* _What you will do_
Does each of these statements agree with the M-CORD overview? (a) The emulator that ships with the first release of M-CORD is open source. (b) An MME, an HSS, and a PCRF VNF are targeted for the 6.0 release. (c) In a split-RAN solution, the Centralized Unit is implemented as a VNF. Answer each with yes or no and quote the deciding words.
# Start of Excerpted passage
What is M-CORD?
M-CORD is a CORD use-case for mobile edge cloud. The architecture allows Service Providers to disaggregate both the RAN and the core, as well as to virtualize their components, either as VNFs or as SDN applications. Moreover, the architecture enables programmatic control of the RAN, as well as core services chaining. M-CORD-based edge clouds are also capable of hosting MEC services.
As for any other CORD flavor, the services management of both VNFs and SDN applications is orchestrated by XOS.
M-CORD is a powerful platform that allows to rapidly innovate cellular networks, towards 5G. As such, it features some 5G specific functionalities, such as split-RAN (C-RAN), RAN user plane and control plane separation (xRAN), programmable network slicing (ProgRAN), and MME-disaggregation. These features have already been demonstrated.
The first release (4.1) of M-CORD ships with the basic CORD building blocks (ONOS, XOS, Docker, and Open Stack), as well as with a number of VNFs to support 3GPP LTE connectivity. These VNFs include a CUPS compliant open source SPGW (in the form of two VNFs: SPGW-u and SPGW-c), as well as a VNF emulating an MME with an integrated HSS, eNBs and UEs. The emulator is not open source. It comes as a binary, courtesy of ng4T (http://www.ng4t.com), who provides free trial licenses for limited use.
Following releases of M-CORD will complete the open source EPC suite, by offering an MME, an HSS, as well as a PCRF VNF. The inclusion of these additional VNFs is targeted for the 6.0 release.
The picture below shows a diagram representing a generic M-CORD POD.
As shown, M-CORD provides connectivity for wireless User Equipments (UEs) to Packet Data Networks (PDNs). The PDNs are Service Provider specific networks, such as VoLTE networks, and public networks, or such as the Internet. Connectivity wise, at a high level M-CORD uses two networks: a Radio Access Network (RAN) and a core (EPC in LTE and NG core in 5G) network. The RAN is composed of a number of base stations (eNBs in LTE / gNBs in 5G) that provide wireless connectivity to UEs while they move. eNBs are the M-CORD peripherals. Both non-disaggregated and split eNBs architectures are supported. In case of a split-RAN solution, the eNBs are split in two components: a Distributed Unit (DU) and a Centralized Unit (CU). The CU is virtualized and implemented as a VNF, exposed as a service (CUaaS) that can be onboarded, configured and instantiated in XOS.
In the RAN, both the non-disaggregated eNB and the RU, are connected to the M-CORD POD through a physical connection to one of the leaf switches. The traffic generated by the UEs first travels wirelessly to the eNBs, which are connected to the M-CORD fabric.
# End of Excerpted passage
# Start of Data supplied
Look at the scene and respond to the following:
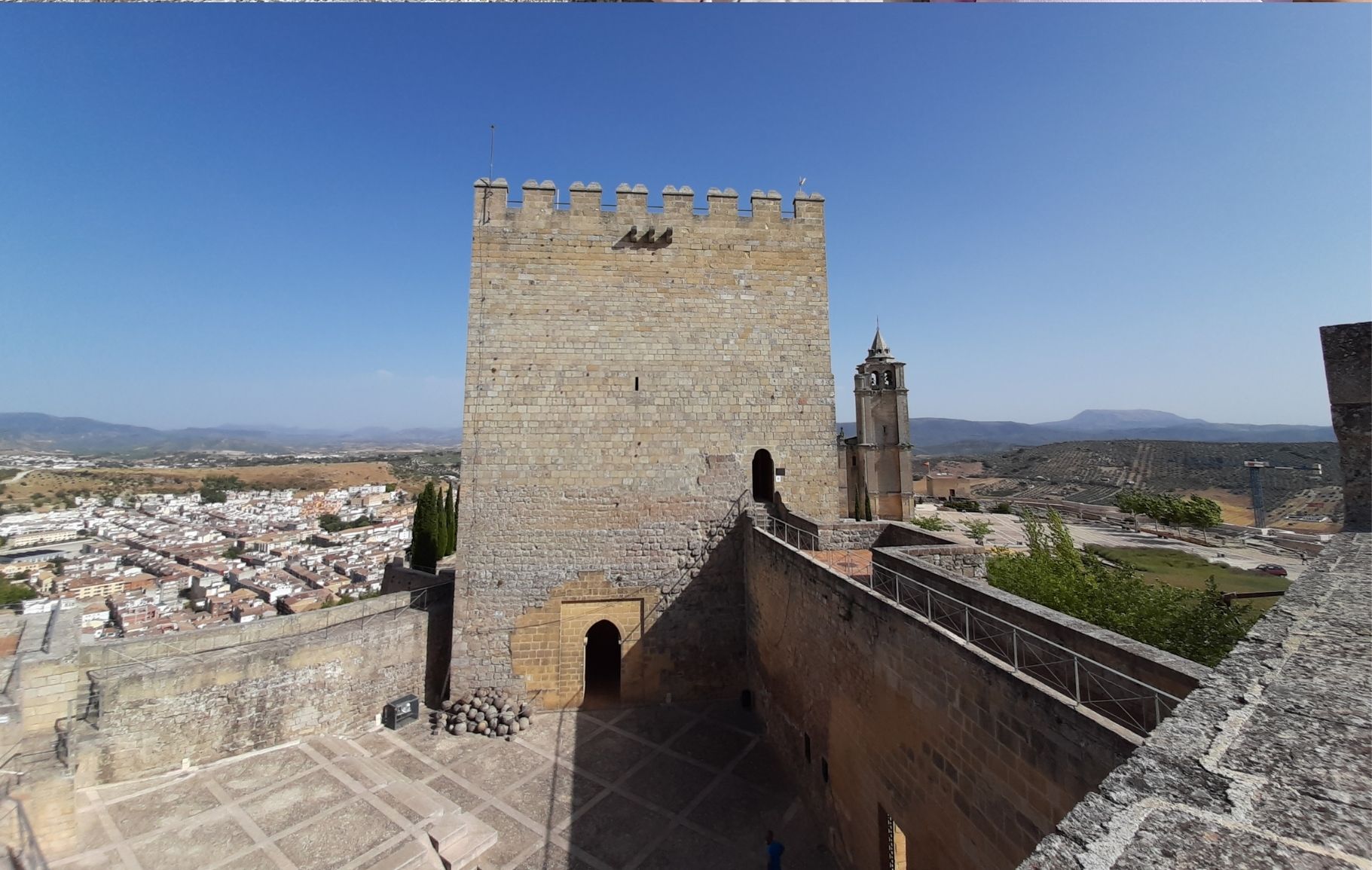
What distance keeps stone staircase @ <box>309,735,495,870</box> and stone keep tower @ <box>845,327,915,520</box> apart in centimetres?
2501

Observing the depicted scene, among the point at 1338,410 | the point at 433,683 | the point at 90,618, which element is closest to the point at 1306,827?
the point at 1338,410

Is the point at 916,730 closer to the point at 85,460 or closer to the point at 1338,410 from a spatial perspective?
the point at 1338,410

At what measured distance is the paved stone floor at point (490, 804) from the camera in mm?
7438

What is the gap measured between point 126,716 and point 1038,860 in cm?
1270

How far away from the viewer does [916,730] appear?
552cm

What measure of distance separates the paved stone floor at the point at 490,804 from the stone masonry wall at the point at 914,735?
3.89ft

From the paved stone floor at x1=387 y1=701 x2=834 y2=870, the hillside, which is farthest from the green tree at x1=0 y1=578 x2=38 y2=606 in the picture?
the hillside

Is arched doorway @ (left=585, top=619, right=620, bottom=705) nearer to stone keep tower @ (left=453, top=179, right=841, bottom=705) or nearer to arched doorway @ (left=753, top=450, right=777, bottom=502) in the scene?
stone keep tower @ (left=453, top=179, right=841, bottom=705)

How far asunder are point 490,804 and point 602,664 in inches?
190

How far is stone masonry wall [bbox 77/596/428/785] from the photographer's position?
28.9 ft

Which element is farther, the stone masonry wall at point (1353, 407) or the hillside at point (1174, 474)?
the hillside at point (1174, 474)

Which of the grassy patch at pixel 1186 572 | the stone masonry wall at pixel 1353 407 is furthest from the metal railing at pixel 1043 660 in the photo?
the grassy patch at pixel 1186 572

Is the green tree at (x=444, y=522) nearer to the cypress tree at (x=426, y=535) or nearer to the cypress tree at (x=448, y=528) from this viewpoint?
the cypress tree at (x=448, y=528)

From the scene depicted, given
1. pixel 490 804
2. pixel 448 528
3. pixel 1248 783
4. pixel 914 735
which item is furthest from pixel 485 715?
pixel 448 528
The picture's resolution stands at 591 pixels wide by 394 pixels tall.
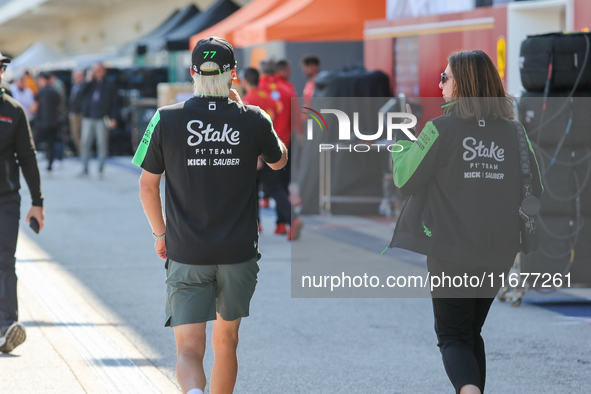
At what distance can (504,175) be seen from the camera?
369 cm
# End of Data supplied
* _Full solution_
(a) No: "The emulator is not open source."
(b) Yes: "The inclusion of these additional VNFs is targeted for the 6.0 release."
(c) Yes: "The CU is virtualized and implemented as a VNF"